Thursday, January 8, 2009

An historic blog post


It happened this morning . . .another historic event.

And because of the historic event that took place this morning, this will be an historic post.


Actually, this is a more accurate photo of the "historic" event on which a national news media outlet reported this morning.


The story said more than 30,000 people were urged to leave their flood-endangered western Washington homes as snowmelt and rain swelled rivers and caused mudslides and avalanches that engulfed neighborhoods and roadways.

According to the National Weather Service, warm temps and heavy rains melted the deep snow on the Cascade mountains. Ten inches melted in a 12-hour period at Snoqualmie Pass. Nearly 7 inches of rain fell in one 24-hour period at Marblemount in the Cascade foothills. A record 2.29 inches of rain fell Wednesday at Sea-Tac Airport and a record 4.82 inches at Olympia.

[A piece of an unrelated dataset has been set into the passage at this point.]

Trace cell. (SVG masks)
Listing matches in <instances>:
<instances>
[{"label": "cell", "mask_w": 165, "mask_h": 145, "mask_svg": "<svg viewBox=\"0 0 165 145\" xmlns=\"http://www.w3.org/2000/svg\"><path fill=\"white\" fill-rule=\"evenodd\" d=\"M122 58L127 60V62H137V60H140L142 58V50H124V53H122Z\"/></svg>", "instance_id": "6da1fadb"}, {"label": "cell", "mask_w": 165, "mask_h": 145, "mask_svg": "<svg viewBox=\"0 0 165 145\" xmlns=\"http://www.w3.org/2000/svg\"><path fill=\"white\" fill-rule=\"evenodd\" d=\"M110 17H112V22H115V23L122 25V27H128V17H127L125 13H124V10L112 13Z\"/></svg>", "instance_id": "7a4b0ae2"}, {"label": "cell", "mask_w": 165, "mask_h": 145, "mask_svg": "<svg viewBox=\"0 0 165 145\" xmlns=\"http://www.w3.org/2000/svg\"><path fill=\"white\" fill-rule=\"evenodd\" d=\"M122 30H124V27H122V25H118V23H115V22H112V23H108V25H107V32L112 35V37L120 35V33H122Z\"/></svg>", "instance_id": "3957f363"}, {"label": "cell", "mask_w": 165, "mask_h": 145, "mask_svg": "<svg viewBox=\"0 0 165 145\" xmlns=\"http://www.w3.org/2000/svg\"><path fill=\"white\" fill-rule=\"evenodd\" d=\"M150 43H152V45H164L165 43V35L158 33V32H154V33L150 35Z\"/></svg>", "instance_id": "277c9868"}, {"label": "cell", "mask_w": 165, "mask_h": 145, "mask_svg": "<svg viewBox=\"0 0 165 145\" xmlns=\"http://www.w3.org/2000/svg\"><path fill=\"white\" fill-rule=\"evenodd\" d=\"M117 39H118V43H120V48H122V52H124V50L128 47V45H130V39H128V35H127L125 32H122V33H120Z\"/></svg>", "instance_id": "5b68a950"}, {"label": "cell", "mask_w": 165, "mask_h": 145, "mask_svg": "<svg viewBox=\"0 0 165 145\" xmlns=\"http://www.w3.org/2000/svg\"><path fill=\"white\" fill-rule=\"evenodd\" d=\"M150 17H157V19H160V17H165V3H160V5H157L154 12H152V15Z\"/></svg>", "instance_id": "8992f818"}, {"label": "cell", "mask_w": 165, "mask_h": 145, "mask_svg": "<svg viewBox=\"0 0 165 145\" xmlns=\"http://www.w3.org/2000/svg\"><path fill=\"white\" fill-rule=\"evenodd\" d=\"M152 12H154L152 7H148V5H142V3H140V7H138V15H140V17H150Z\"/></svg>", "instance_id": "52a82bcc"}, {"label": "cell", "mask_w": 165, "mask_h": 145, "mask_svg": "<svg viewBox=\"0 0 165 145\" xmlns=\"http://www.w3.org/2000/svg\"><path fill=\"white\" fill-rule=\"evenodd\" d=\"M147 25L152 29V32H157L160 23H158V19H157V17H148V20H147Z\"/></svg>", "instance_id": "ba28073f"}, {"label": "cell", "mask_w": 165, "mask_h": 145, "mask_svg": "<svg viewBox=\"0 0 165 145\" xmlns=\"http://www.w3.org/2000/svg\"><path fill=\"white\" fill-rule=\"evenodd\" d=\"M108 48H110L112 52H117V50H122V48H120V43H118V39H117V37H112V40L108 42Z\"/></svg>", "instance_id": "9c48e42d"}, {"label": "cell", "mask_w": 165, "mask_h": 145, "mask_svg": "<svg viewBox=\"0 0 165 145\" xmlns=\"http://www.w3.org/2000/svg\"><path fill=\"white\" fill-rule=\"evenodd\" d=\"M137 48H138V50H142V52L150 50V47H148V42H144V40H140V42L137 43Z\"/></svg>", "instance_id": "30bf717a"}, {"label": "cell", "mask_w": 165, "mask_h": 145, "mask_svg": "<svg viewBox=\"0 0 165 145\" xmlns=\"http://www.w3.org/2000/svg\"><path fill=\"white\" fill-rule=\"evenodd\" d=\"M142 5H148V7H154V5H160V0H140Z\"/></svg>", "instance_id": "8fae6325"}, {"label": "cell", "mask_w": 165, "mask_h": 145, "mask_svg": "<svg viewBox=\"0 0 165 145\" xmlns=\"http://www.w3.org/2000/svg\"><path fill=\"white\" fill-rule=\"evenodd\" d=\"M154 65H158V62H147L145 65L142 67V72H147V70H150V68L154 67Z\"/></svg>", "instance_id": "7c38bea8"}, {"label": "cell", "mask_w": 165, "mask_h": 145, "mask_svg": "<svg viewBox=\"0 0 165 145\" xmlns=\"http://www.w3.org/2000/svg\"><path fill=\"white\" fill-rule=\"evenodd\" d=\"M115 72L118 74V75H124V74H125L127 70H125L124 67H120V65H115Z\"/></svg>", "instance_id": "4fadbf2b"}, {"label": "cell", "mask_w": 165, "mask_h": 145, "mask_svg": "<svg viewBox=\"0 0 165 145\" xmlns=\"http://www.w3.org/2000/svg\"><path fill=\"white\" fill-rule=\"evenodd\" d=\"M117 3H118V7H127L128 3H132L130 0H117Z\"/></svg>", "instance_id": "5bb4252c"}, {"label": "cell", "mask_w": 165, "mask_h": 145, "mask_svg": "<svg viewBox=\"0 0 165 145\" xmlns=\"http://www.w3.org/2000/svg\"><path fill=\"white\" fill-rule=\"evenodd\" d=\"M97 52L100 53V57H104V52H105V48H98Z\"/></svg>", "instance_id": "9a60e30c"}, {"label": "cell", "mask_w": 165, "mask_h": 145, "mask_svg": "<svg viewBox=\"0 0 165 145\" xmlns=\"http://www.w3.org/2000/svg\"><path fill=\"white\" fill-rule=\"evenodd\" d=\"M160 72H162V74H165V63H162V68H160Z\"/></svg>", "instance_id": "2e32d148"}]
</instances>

Granted, the forecast in Washington state doesn't really look that cheery at the moment, and certainly many, many dollars will be spent in the recovery effort afterward.

But does that really make the flooding occurring in Washington historic?

Not according to the dictionary.

1. Historic: Having importance in or influence on history.
2. Historic: Historical, of what is important or famous in the past.

So, what makes this flood historic on the national news?

Probably the same thing that made the meeting between Bush and Obama this morning an "historic" moment.
Probably the same thing that made Florida Rep. Cliff Stearns call tonight's match-up between the nation's two top football teams "this historic game."
The same thing that made the tensions between two Sri Lankan communities "historic."
The same thing that made the women's basketball team at Rutgers have an "historic" collapse.
Maybe even the same thing that made 2007 a "historic and troubled" year.

Yes, there are certain events going on right now that probably merit the "historic" label.

Last November gave us an "historic" election with the nod toward the country's first African-American president. As a nation, we will one day look back at this event and say, "Wow! What took so long to realize that a leader's worth is measured by what he does and not what he looks like?"

The economy is giving us an "historic" roller coaster ride with record-low interest rates, record price declines in oil and wild swings in the stock market. As a nation, we will look back on this, swipe our forehead and say, "Phew! Glad we made it through that."

We can -- with some varying degree of accuracy -- foresee the impact these two examples will have on future generations.

Now, it's not my intent to impugne the suffering of the folks who have been chased from their homes because of the Washington state flooding. I definitely feel for them.

But I'm not so sure the "historic" label should be so nonchalantly slapped on every news story that comes down the pipeline.

So, I -- Kathryn Harris, a simple business editor from a daily newspaper in Nebraska -- propose that fellow journalists quit exaggerating the influence current events have on society.

Someday, we just might need those mighty words.

8 comments:

Crimogenic said...

I agree, I don't know if historical event is the right description here. Mudslides are not what I think of when I think 'historical'. On a side note, I was recently on the Grammar Girl blog and she said that one of her top pet peeves was journalists misusing words (e.g. bad grammar). This isn't the same, but made me think of it.

Gwen Stewart said...

I had an historic day today. I stopped by the grocery store on lunch hour, something I never do. :)

Great, GREAT point Kat. So true. Exaggeration reigns in media...why is that, I wonder? Everything is also "awesome"...when in actuality, very few things truly inspire AWE in most people.

Hmmmm....

Rosslyn Elliott said...

I also really appreciate your thoughts here. The exaggeration and sensationalism of the news media is one of the major reasons that I hardly ever watch television news these days.

Sex Mahoney for President said...

I'm trying to organize anhistoric events where nothing of any historical importance happens.

Sex Mahoney for President

lynnrush said...

Wait. The Media inflating the importance of something? Never. Really?

**smile** Sorry, felt a little snarky there a minute.

Great post. They are MIGHTY words...and overused for sure.

I can't believe all that water!! It's just crazy.

JC Lamont said...

I stopped by to watch your Gone video again. It was as awesome as I remembered. Sorry I don't stop by more often. I'm gonna try - especially now that I'm not writing. I value and cherish your friendship more than I will ever be able to express.

Betty said...

The media is over rated! lol!
They are too dramatic when there really isn't a call for it. They just use those words when they run out of things to say.

Very insightful post Kat!

Rosslyn Elliott said...

OK - this is unrelated, but I just have to thank you for the Andrew Ridgely tidbit on Lynn's blog. LOL!